═══ Data section ═══
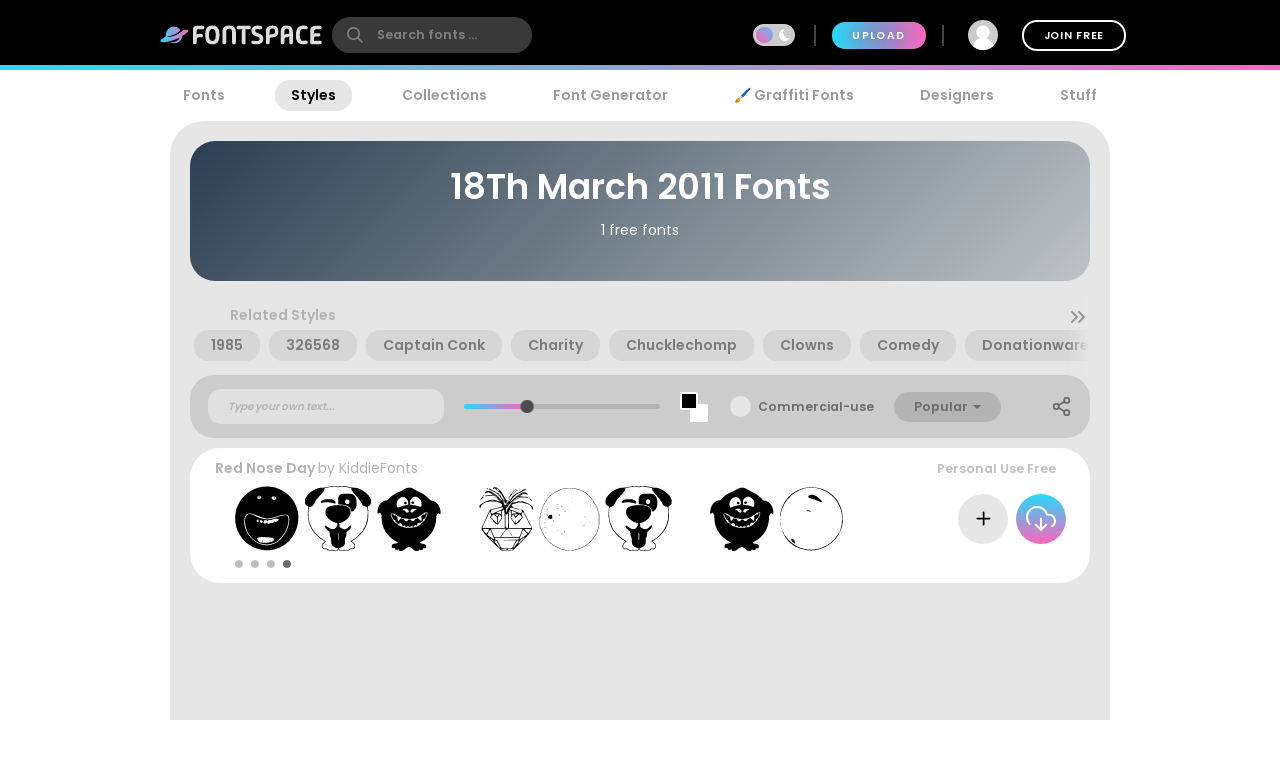

--- FILE ---
content_type: text/plain;charset=UTF-8
request_url: https://c.pub.network/v2/c
body_size: -263
content:
1c6f1e36-2ad7-45cf-8968-2c862f0fd185

--- FILE ---
content_type: text/plain;charset=UTF-8
request_url: https://c.pub.network/v2/c
body_size: -113
content:
9ac6b0aa-52ef-469b-a584-47a7ecc51f51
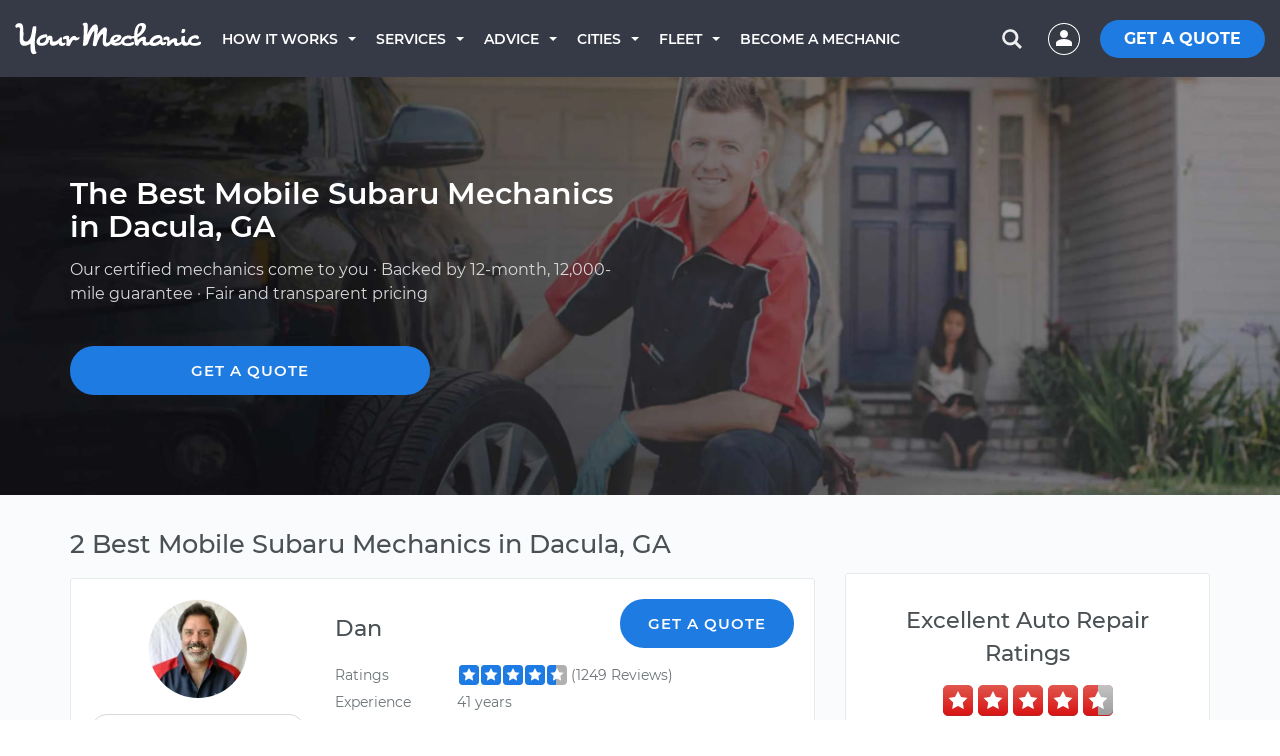

--- FILE ---
content_type: image/svg+xml
request_url: https://res.cloudinary.com/yourmechanic/image/asset/star-rating-sprite-02cbf084bd510a7f6cf770ca056320c5.svg
body_size: 44
content:
<?xml version="1.0" encoding="UTF-8" standalone="no"?>
<svg width="22px" height="50px" viewBox="0 0 22 50" version="1.1" xmlns="http://www.w3.org/2000/svg" xmlns:xlink="http://www.w3.org/1999/xlink" xmlns:sketch="http://www.bohemiancoding.com/sketch/ns">
    <!-- Generator: Sketch 3.4.4 (17249) - http://www.bohemiancoding.com/sketch -->
    <title>Artboard 8</title>
    <desc>Created with Sketch.</desc>
    <defs></defs>
    <g id="SEO" stroke="none" stroke-width="1" fill="none" fill-rule="evenodd" sketch:type="MSPage">
        <g id="Artboard-8" sketch:type="MSArtboardGroup">
            <g id="Rectangle-128-+-Star-16" sketch:type="MSLayerGroup" transform="translate(2.000000, 0.000000)">
                <rect id="Rectangle-128" fill="#B0B0B0" sketch:type="MSShapeGroup" x="0" y="0" width="20" height="20" rx="4"></rect>
                <polygon id="Star-16" fill="#FFFFFF" sketch:type="MSShapeGroup" points="10 13.5 5.88550323 15.663119 6.67130219 11.0815595 3.34260439 7.83688104 7.94275162 7.16844052 10 3 12.0572484 7.16844052 16.6573956 7.83688104 13.3286978 11.0815595 14.1144968 15.663119 "></polygon>
            </g>
            <g id="Rectangle-128-+-Star-16" sketch:type="MSLayerGroup" transform="translate(2.000000, 29.000000)">
                <rect id="Rectangle-128" fill="#1D7BE3" sketch:type="MSShapeGroup" x="0" y="0" width="20" height="20" rx="4"></rect>
                <polygon id="Star-16" fill="#FFFFFF" sketch:type="MSShapeGroup" points="10 13.5 5.88550323 15.663119 6.67130219 11.0815595 3.34260439 7.83688104 7.94275162 7.16844052 10 3 12.0572484 7.16844052 16.6573956 7.83688104 13.3286978 11.0815595 14.1144968 15.663119 "></polygon>
            </g>
        </g>
    </g>
</svg>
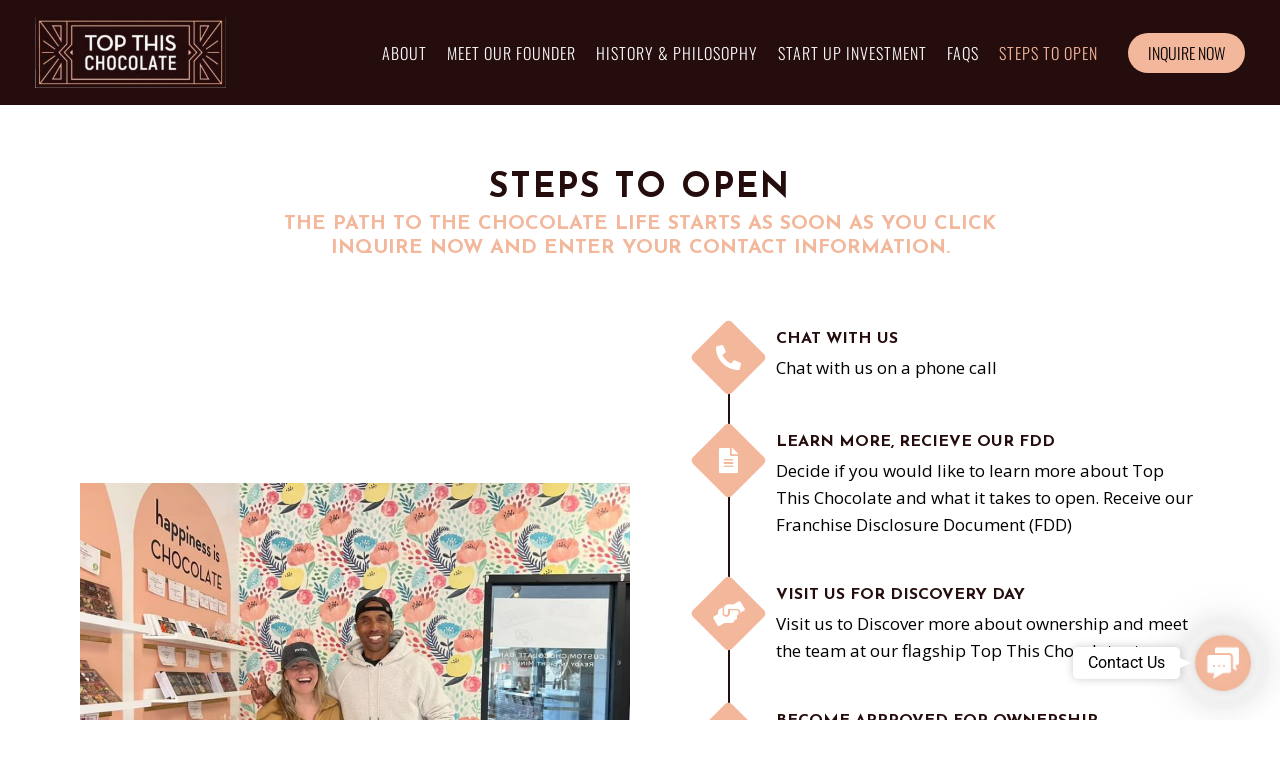

--- FILE ---
content_type: text/css
request_url: https://topthisfranchise.com/wp-content/uploads/elementor/css/post-32.css?ver=1768962342
body_size: 584
content:
.elementor-32 .elementor-element.elementor-element-f54108c{--display:flex;--flex-direction:column;--container-widget-width:100%;--container-widget-height:initial;--container-widget-flex-grow:0;--container-widget-align-self:initial;--flex-wrap-mobile:wrap;--padding-top:60px;--padding-bottom:0px;--padding-left:0px;--padding-right:0px;}.elementor-32 .elementor-element.elementor-element-5f77c80{text-align:center;}.elementor-32 .elementor-element.elementor-element-5f77c80 .elementor-heading-title{color:var( --e-global-color-b40f63f );}.elementor-32 .elementor-element.elementor-element-594c5a2{text-align:center;}.elementor-32 .elementor-element.elementor-element-594c5a2 .elementor-heading-title{color:var( --e-global-color-80f6809 );}.elementor-32 .elementor-element.elementor-element-59e9cc8{--display:flex;--flex-direction:row-reverse;--container-widget-width:calc( ( 1 - var( --container-widget-flex-grow ) ) * 100% );--container-widget-height:100%;--container-widget-flex-grow:1;--container-widget-align-self:stretch;--flex-wrap-mobile:wrap-reverse;--justify-content:flex-start;--align-items:center;--gap:0px 0px;--row-gap:0px;--column-gap:0px;--padding-top:60px;--padding-bottom:60px;--padding-left:0px;--padding-right:0px;}.elementor-32 .elementor-element.elementor-element-51dc5f4{--display:flex;--flex-direction:row;--container-widget-width:initial;--container-widget-height:100%;--container-widget-flex-grow:1;--container-widget-align-self:stretch;--flex-wrap-mobile:wrap;}.elementor-32 .elementor-element.elementor-element-2eacb15 .wpr-feature-list-item{justify-content:left;}.elementor-32 .elementor-element.elementor-element-2eacb15.wpr-feature-list-left .wpr-feature-list-item{align-items:flex-start;}.elementor-32 .elementor-element.elementor-element-2eacb15.wpr-feature-list-right .wpr-feature-list-item{align-items:flex-start;}.elementor-32 .elementor-element.elementor-element-2eacb15 .wpr-feature-list-item:not(:last-child){margin-bottom:48px;}.elementor-32 .elementor-element.elementor-element-2eacb15 .wpr-feature-list-title{margin-bottom:5px;color:var( --e-global-color-b40f63f );font-size:16px;font-weight:400;text-transform:uppercase;}.elementor-32 .elementor-element.elementor-element-2eacb15 .wpr-feature-list-icon-inner-wrap{width:55px;height:55px;background-color:var( --e-global-color-80f6809 );border-style:none;border-radius:5px 5px 5px 5px;}.elementor-32 .elementor-element.elementor-element-2eacb15.wpr-feature-list-left .wpr-feature-list-icon-wrap{margin-right:20px;}.elementor-32 .elementor-element.elementor-element-2eacb15.wpr-feature-list-right .wpr-feature-list-icon-wrap{margin-left:20px;}.elementor-32 .elementor-element.elementor-element-2eacb15 .wpr-feature-list-icon-inner-wrap i{color:#FFF;}.elementor-32 .elementor-element.elementor-element-2eacb15 .wpr-feature-list-icon-inner-wrap svg{fill:#FFF;}.elementor-32 .elementor-element.elementor-element-2eacb15 .wpr-feature-list-icon-wrap i{font-size:25px;}.elementor-32 .elementor-element.elementor-element-2eacb15 .wpr-feature-list-icon-wrap svg{width:25px;height:auto;}.elementor-32 .elementor-element.elementor-element-2eacb15 .wpr-feature-list-line{border-color:var( --e-global-color-b40f63f );border-left-width:2px;border-left-style:solid;}.elementor-32 .elementor-element.elementor-element-2eacb15 .wpr-feature-list-title a.wpr-feature-list-url{color:var( --e-global-color-b40f63f );}.elementor-32 .elementor-element.elementor-element-c6b3fd7{--display:flex;}.elementor-32 .elementor-element.elementor-element-a9063d0{--display:flex;--flex-direction:column;--container-widget-width:100%;--container-widget-height:initial;--container-widget-flex-grow:0;--container-widget-align-self:initial;--flex-wrap-mobile:wrap;--padding-top:0px;--padding-bottom:60px;--padding-left:0px;--padding-right:0px;}.elementor-32 .elementor-element.elementor-element-d975569 .elementor-button{background-color:var( --e-global-color-80f6809 );font-family:"Oswald", Sans-serif;font-weight:400;text-transform:uppercase;fill:#000000;color:#000000;border-radius:20px 20px 20px 20px;}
═══
• [Your assignment] Set down each record above exactly as it stands and leave out all pictures.

• [Result for this exercise]
--- FILE ---
content_type: text/plain;charset=UTF-8
request_url: https://c.pub.network/v2/c
body_size: -263
content:
1c6f1e36-2ad7-45cf-8968-2c862f0fd185

--- FILE ---
content_type: text/plain;charset=UTF-8
request_url: https://c.pub.network/v2/c
body_size: -113
content:
9ac6b0aa-52ef-469b-a584-47a7ecc51f51

--- FILE ---
content_type: image/svg+xml
request_url: https://res.cloudinary.com/yourmechanic/image/asset/star-rating-sprite-02cbf084bd510a7f6cf770ca056320c5.svg
body_size: 44
content:
<?xml version="1.0" encoding="UTF-8" standalone="no"?>
<svg width="22px" height="50px" viewBox="0 0 22 50" version="1.1" xmlns="http://www.w3.org/2000/svg" xmlns:xlink="http://www.w3.org/1999/xlink" xmlns:sketch="http://www.bohemiancoding.com/sketch/ns">
    <!-- Generator: Sketch 3.4.4 (17249) - http://www.bohemiancoding.com/sketch -->
    <title>Artboard 8</title>
    <desc>Created with Sketch.</desc>
    <defs></defs>
    <g id="SEO" stroke="none" stroke-width="1" fill="none" fill-rule="evenodd" sketch:type="MSPage">
        <g id="Artboard-8" sketch:type="MSArtboardGroup">
            <g id="Rectangle-128-+-Star-16" sketch:type="MSLayerGroup" transform="translate(2.000000, 0.000000)">
                <rect id="Rectangle-128" fill="#B0B0B0" sketch:type="MSShapeGroup" x="0" y="0" width="20" height="20" rx="4"></rect>
                <polygon id="Star-16" fill="#FFFFFF" sketch:type="MSShapeGroup" points="10 13.5 5.88550323 15.663119 6.67130219 11.0815595 3.34260439 7.83688104 7.94275162 7.16844052 10 3 12.0572484 7.16844052 16.6573956 7.83688104 13.3286978 11.0815595 14.1144968 15.663119 "></polygon>
            </g>
            <g id="Rectangle-128-+-Star-16" sketch:type="MSLayerGroup" transform="translate(2.000000, 29.000000)">
                <rect id="Rectangle-128" fill="#1D7BE3" sketch:type="MSShapeGroup" x="0" y="0" width="20" height="20" rx="4"></rect>
                <polygon id="Star-16" fill="#FFFFFF" sketch:type="MSShapeGroup" points="10 13.5 5.88550323 15.663119 6.67130219 11.0815595 3.34260439 7.83688104 7.94275162 7.16844052 10 3 12.0572484 7.16844052 16.6573956 7.83688104 13.3286978 11.0815595 14.1144968 15.663119 "></polygon>
            </g>
        </g>
    </g>
</svg>

--- FILE ---
content_type: text/css
request_url: https://topthisfranchise.com/wp-content/uploads/elementor/css/post-32.css?ver=1768962342
body_size: 584
content:
.elementor-32 .elementor-element.elementor-element-f54108c{--display:flex;--flex-direction:column;--container-widget-width:100%;--container-widget-height:initial;--container-widget-flex-grow:0;--container-widget-align-self:initial;--flex-wrap-mobile:wrap;--padding-top:60px;--padding-bottom:0px;--padding-left:0px;--padding-right:0px;}.elementor-32 .elementor-element.elementor-element-5f77c80{text-align:center;}.elementor-32 .elementor-element.elementor-element-5f77c80 .elementor-heading-title{color:var( --e-global-color-b40f63f );}.elementor-32 .elementor-element.elementor-element-594c5a2{text-align:center;}.elementor-32 .elementor-element.elementor-element-594c5a2 .elementor-heading-title{color:var( --e-global-color-80f6809 );}.elementor-32 .elementor-element.elementor-element-59e9cc8{--display:flex;--flex-direction:row-reverse;--container-widget-width:calc( ( 1 - var( --container-widget-flex-grow ) ) * 100% );--container-widget-height:100%;--container-widget-flex-grow:1;--container-widget-align-self:stretch;--flex-wrap-mobile:wrap-reverse;--justify-content:flex-start;--align-items:center;--gap:0px 0px;--row-gap:0px;--column-gap:0px;--padding-top:60px;--padding-bottom:60px;--padding-left:0px;--padding-right:0px;}.elementor-32 .elementor-element.elementor-element-51dc5f4{--display:flex;--flex-direction:row;--container-widget-width:initial;--container-widget-height:100%;--container-widget-flex-grow:1;--container-widget-align-self:stretch;--flex-wrap-mobile:wrap;}.elementor-32 .elementor-element.elementor-element-2eacb15 .wpr-feature-list-item{justify-content:left;}.elementor-32 .elementor-element.elementor-element-2eacb15.wpr-feature-list-left .wpr-feature-list-item{align-items:flex-start;}.elementor-32 .elementor-element.elementor-element-2eacb15.wpr-feature-list-right .wpr-feature-list-item{align-items:flex-start;}.elementor-32 .elementor-element.elementor-element-2eacb15 .wpr-feature-list-item:not(:last-child){margin-bottom:48px;}.elementor-32 .elementor-element.elementor-element-2eacb15 .wpr-feature-list-title{margin-bottom:5px;color:var( --e-global-color-b40f63f );font-size:16px;font-weight:400;text-transform:uppercase;}.elementor-32 .elementor-element.elementor-element-2eacb15 .wpr-feature-list-icon-inner-wrap{width:55px;height:55px;background-color:var( --e-global-color-80f6809 );border-style:none;border-radius:5px 5px 5px 5px;}.elementor-32 .elementor-element.elementor-element-2eacb15.wpr-feature-list-left .wpr-feature-list-icon-wrap{margin-right:20px;}.elementor-32 .elementor-element.elementor-element-2eacb15.wpr-feature-list-right .wpr-feature-list-icon-wrap{margin-left:20px;}.elementor-32 .elementor-element.elementor-element-2eacb15 .wpr-feature-list-icon-inner-wrap i{color:#FFF;}.elementor-32 .elementor-element.elementor-element-2eacb15 .wpr-feature-list-icon-inner-wrap svg{fill:#FFF;}.elementor-32 .elementor-element.elementor-element-2eacb15 .wpr-feature-list-icon-wrap i{font-size:25px;}.elementor-32 .elementor-element.elementor-element-2eacb15 .wpr-feature-list-icon-wrap svg{width:25px;height:auto;}.elementor-32 .elementor-element.elementor-element-2eacb15 .wpr-feature-list-line{border-color:var( --e-global-color-b40f63f );border-left-width:2px;border-left-style:solid;}.elementor-32 .elementor-element.elementor-element-2eacb15 .wpr-feature-list-title a.wpr-feature-list-url{color:var( --e-global-color-b40f63f );}.elementor-32 .elementor-element.elementor-element-c6b3fd7{--display:flex;}.elementor-32 .elementor-element.elementor-element-a9063d0{--display:flex;--flex-direction:column;--container-widget-width:100%;--container-widget-height:initial;--container-widget-flex-grow:0;--container-widget-align-self:initial;--flex-wrap-mobile:wrap;--padding-top:0px;--padding-bottom:60px;--padding-left:0px;--padding-right:0px;}.elementor-32 .elementor-element.elementor-element-d975569 .elementor-button{background-color:var( --e-global-color-80f6809 );font-family:"Oswald", Sans-serif;font-weight:400;text-transform:uppercase;fill:#000000;color:#000000;border-radius:20px 20px 20px 20px;}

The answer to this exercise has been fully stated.